What is required: Format everything from the line containing "How far from the camera lens" down to the end of the entries as a Markdown table with the columns Number and Line, leaving out blank lines.

--

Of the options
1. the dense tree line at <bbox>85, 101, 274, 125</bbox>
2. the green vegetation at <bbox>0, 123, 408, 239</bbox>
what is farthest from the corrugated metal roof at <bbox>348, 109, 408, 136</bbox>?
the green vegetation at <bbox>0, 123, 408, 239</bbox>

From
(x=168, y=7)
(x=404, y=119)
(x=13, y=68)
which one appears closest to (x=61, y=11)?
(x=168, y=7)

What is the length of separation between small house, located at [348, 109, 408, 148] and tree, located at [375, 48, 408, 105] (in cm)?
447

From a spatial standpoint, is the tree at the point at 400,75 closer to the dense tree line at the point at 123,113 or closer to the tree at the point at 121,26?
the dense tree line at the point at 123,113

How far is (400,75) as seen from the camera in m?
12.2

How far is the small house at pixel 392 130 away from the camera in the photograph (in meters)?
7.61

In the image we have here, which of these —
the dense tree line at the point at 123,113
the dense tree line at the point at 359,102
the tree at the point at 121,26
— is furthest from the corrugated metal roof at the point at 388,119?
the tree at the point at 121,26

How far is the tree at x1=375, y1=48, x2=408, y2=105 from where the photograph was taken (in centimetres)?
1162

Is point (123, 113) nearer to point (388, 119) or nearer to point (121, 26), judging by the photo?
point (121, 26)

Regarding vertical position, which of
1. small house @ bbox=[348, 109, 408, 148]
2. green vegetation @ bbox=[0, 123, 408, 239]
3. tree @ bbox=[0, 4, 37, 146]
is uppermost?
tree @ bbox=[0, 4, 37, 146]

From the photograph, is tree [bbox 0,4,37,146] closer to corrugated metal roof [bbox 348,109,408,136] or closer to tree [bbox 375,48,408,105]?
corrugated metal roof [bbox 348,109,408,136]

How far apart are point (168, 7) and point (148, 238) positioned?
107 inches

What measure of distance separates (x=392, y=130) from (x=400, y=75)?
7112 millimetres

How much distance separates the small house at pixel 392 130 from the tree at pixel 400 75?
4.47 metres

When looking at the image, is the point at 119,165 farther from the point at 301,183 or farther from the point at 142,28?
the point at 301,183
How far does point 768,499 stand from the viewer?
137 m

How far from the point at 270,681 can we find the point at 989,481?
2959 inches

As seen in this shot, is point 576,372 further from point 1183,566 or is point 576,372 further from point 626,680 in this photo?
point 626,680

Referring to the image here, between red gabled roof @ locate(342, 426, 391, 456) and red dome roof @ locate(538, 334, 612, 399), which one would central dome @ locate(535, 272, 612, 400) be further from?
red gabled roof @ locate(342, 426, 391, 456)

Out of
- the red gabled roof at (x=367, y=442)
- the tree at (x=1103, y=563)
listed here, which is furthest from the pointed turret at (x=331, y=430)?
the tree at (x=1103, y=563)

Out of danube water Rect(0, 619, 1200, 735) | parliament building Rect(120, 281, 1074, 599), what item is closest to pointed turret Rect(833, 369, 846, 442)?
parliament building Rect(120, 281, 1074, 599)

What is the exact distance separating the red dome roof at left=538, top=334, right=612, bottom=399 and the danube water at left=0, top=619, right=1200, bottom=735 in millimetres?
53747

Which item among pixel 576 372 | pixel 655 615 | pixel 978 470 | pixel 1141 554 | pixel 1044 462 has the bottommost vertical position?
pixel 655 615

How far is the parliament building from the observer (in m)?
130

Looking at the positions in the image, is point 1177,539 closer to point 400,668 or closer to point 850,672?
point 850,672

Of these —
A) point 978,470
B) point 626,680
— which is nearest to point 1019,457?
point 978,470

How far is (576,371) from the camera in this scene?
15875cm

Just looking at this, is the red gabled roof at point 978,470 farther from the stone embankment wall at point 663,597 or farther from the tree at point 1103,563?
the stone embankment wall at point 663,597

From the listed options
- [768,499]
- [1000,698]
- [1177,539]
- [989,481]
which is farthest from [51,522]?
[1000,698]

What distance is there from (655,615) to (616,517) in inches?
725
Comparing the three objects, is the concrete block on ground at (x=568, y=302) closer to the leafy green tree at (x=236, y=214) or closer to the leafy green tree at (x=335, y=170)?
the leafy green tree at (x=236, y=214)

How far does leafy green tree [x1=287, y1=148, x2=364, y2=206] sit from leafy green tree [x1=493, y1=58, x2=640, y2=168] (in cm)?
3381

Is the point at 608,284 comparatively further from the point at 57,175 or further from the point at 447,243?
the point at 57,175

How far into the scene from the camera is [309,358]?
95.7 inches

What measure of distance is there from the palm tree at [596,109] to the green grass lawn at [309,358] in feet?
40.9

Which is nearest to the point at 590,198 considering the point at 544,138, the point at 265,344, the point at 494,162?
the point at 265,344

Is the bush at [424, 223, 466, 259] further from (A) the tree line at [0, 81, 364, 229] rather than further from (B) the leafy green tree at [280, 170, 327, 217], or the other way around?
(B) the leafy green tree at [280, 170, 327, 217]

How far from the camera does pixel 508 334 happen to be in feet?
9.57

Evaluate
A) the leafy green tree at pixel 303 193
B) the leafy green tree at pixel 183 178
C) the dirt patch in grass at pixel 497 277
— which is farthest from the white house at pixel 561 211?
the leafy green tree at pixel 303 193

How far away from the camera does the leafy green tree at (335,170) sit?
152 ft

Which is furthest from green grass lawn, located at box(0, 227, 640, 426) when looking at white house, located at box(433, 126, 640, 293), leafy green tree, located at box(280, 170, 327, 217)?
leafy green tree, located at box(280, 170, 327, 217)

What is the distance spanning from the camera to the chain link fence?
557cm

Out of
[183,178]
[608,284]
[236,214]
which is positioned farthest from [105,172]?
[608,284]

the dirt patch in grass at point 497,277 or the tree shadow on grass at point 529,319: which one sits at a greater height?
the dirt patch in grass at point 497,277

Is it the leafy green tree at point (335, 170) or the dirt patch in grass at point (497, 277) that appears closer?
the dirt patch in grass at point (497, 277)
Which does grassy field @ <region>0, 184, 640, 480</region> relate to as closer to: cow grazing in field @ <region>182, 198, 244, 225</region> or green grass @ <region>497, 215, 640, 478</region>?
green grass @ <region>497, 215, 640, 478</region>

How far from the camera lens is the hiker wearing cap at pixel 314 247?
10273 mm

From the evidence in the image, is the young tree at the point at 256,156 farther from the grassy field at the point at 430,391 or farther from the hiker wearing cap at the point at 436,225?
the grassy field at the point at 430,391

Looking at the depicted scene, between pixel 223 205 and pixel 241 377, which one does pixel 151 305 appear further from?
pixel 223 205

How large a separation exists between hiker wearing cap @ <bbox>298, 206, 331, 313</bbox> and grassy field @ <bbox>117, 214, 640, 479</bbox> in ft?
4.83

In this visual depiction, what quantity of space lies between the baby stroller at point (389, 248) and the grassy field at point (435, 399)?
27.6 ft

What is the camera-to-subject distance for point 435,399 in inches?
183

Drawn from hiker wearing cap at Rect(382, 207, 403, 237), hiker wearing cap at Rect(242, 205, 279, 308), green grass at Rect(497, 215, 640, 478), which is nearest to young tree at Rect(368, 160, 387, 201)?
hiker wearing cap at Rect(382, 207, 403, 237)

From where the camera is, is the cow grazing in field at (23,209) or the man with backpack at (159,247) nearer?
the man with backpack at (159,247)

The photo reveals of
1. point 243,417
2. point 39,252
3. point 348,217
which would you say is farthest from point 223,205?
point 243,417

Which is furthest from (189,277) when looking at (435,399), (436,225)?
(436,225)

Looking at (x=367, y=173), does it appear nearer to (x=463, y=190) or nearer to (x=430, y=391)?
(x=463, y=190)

--

Response to this task:
| Number | Line |
|---|---|
| 1 | How far from the camera lens is the hiker wearing cap at pixel 314 247? |
| 2 | 10273 mm |
| 3 | From the evidence in the image, is the young tree at the point at 256,156 farther from the grassy field at the point at 430,391 or farther from the hiker wearing cap at the point at 436,225? |
| 4 | the grassy field at the point at 430,391 |
| 5 | Looking at the depicted scene, between pixel 223 205 and pixel 241 377, which one does pixel 151 305 appear further from? |
| 6 | pixel 223 205 |
| 7 | How large a separation exists between hiker wearing cap @ <bbox>298, 206, 331, 313</bbox> and grassy field @ <bbox>117, 214, 640, 479</bbox> in ft? |
| 8 | 4.83 |
| 9 | In this visual depiction, what quantity of space lies between the baby stroller at point (389, 248) and the grassy field at point (435, 399)? |
| 10 | 27.6 ft |
| 11 | What is the camera-to-subject distance for point 435,399 in inches? |
| 12 | 183 |
| 13 | Drawn from hiker wearing cap at Rect(382, 207, 403, 237), hiker wearing cap at Rect(242, 205, 279, 308), green grass at Rect(497, 215, 640, 478), which is nearest to young tree at Rect(368, 160, 387, 201)? |
| 14 | hiker wearing cap at Rect(382, 207, 403, 237) |
| 15 | From where the camera is, is the cow grazing in field at (23,209) or the man with backpack at (159,247) nearer? |
| 16 | the man with backpack at (159,247) |
| 17 | The photo reveals of |
| 18 | 1. point 243,417 |
| 19 | 2. point 39,252 |
| 20 | 3. point 348,217 |
| 21 | which would you say is farthest from point 223,205? |
| 22 | point 243,417 |
| 23 | Which is furthest from (189,277) when looking at (435,399), (436,225)? |
| 24 | (436,225) |
| 25 | Looking at (x=367, y=173), does it appear nearer to (x=463, y=190) or nearer to (x=430, y=391)? |
| 26 | (x=463, y=190) |